Der Tod des Chefs/Mord mit doppeltem Boden
1
Ich konnte es nicht glauben. Unter dem
Scheibenwischer meines VW Rabbit klemmte tatsächlich ein Strafzettel. Kode
27368. Was zum Teufel hieß 27368? Ich riß den Strafzettel heraus und drehte ihn
um. Aus der Liste all der Dinge, die sich ein Autofahrer in Santa Barbara von
Gesetzes wegen nicht erlauben darf, ging es klar hervor. Überfällige
Wiederzulassung des Fahrzeugs.
» Maldito !« Ich warf einen Blick
auf das Nummernschild. Richtig. Dem Aufkleber zufolge wäre die Wiederzulassung
im April fällig gewesen. Und heute war der 2. Mai.
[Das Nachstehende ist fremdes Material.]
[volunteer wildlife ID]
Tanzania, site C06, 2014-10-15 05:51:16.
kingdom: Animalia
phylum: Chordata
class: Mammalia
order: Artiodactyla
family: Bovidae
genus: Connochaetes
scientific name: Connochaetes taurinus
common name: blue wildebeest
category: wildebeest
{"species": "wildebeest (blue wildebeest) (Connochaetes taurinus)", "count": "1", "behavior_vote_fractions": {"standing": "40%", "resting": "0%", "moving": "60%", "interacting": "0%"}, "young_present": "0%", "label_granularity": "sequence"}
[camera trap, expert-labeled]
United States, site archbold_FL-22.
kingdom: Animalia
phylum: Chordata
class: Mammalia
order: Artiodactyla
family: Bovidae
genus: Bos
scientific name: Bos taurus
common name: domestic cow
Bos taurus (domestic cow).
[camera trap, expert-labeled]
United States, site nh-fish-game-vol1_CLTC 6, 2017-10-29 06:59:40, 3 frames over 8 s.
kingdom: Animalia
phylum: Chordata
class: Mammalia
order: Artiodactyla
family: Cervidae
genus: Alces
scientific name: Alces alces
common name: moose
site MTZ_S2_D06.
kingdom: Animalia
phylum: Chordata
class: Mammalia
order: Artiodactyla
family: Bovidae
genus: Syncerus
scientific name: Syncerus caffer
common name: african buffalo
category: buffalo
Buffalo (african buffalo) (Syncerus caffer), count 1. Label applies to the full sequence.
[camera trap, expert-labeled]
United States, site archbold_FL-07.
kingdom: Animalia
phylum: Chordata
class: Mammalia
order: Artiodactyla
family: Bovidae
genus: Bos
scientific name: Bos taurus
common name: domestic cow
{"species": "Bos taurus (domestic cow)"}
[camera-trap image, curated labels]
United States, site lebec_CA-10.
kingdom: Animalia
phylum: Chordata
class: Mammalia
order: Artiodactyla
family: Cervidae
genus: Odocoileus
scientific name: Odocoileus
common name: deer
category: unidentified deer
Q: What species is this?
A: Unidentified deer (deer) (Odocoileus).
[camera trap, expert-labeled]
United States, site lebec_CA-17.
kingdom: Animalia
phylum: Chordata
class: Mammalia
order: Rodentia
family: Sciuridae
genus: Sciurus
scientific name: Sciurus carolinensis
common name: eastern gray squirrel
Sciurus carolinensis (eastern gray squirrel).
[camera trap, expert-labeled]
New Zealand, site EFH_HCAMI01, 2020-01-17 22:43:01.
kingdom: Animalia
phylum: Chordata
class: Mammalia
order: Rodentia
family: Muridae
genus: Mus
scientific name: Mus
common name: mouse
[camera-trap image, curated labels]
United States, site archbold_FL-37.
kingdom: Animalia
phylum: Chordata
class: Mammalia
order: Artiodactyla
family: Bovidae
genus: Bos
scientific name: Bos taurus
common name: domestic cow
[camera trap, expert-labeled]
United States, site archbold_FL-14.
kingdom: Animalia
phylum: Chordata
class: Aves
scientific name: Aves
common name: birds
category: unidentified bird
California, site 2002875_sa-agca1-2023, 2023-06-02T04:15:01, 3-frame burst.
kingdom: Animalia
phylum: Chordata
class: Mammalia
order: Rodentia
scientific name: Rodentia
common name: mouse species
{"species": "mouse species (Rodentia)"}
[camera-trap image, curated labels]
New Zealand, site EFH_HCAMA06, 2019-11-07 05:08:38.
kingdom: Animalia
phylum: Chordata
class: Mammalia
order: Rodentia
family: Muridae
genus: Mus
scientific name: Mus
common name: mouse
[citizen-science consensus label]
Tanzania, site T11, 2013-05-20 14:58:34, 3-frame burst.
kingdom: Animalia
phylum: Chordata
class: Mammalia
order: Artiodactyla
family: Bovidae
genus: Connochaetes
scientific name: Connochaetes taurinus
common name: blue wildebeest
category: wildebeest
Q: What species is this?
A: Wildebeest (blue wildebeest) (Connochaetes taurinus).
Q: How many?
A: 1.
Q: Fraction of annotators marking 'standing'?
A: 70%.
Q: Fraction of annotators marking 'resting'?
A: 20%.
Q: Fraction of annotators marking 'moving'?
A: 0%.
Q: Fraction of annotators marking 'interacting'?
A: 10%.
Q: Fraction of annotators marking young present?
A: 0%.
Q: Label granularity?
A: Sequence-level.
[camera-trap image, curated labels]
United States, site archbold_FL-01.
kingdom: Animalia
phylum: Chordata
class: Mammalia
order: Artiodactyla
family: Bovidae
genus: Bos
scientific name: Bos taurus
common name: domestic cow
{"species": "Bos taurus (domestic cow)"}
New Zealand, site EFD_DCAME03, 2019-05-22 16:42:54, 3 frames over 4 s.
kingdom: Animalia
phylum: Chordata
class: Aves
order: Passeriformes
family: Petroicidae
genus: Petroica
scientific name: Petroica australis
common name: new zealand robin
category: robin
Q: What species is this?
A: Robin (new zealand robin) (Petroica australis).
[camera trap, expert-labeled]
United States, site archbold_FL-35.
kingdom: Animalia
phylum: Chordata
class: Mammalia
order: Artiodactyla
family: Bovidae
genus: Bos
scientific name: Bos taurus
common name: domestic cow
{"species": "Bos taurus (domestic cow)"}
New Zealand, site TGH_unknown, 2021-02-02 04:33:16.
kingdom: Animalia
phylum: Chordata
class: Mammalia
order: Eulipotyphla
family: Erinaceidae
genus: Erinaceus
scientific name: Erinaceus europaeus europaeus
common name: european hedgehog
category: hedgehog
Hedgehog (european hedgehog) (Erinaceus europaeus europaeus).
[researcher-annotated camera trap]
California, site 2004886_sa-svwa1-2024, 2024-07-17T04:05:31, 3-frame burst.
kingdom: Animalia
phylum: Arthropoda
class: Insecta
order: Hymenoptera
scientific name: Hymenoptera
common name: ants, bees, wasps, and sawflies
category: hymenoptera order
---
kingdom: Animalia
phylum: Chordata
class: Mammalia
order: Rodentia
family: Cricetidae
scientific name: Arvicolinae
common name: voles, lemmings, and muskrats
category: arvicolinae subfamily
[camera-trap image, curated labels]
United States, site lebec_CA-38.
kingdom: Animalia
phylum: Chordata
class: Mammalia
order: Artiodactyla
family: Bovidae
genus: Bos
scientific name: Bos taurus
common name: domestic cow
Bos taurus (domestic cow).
Zornig zerriß ich den Zettel und ließ
die Fetzen auf die Straße flattern. Normalerweise bin ich eine gesetzestreue
Bürgerin, aber was zuviel ist, ist zuviel.
»Wenigstens ein paar Tage Frist könnten
sie einem lassen«, schimpfte ich, schon auf dem Weg zum Museum, vor mich hin.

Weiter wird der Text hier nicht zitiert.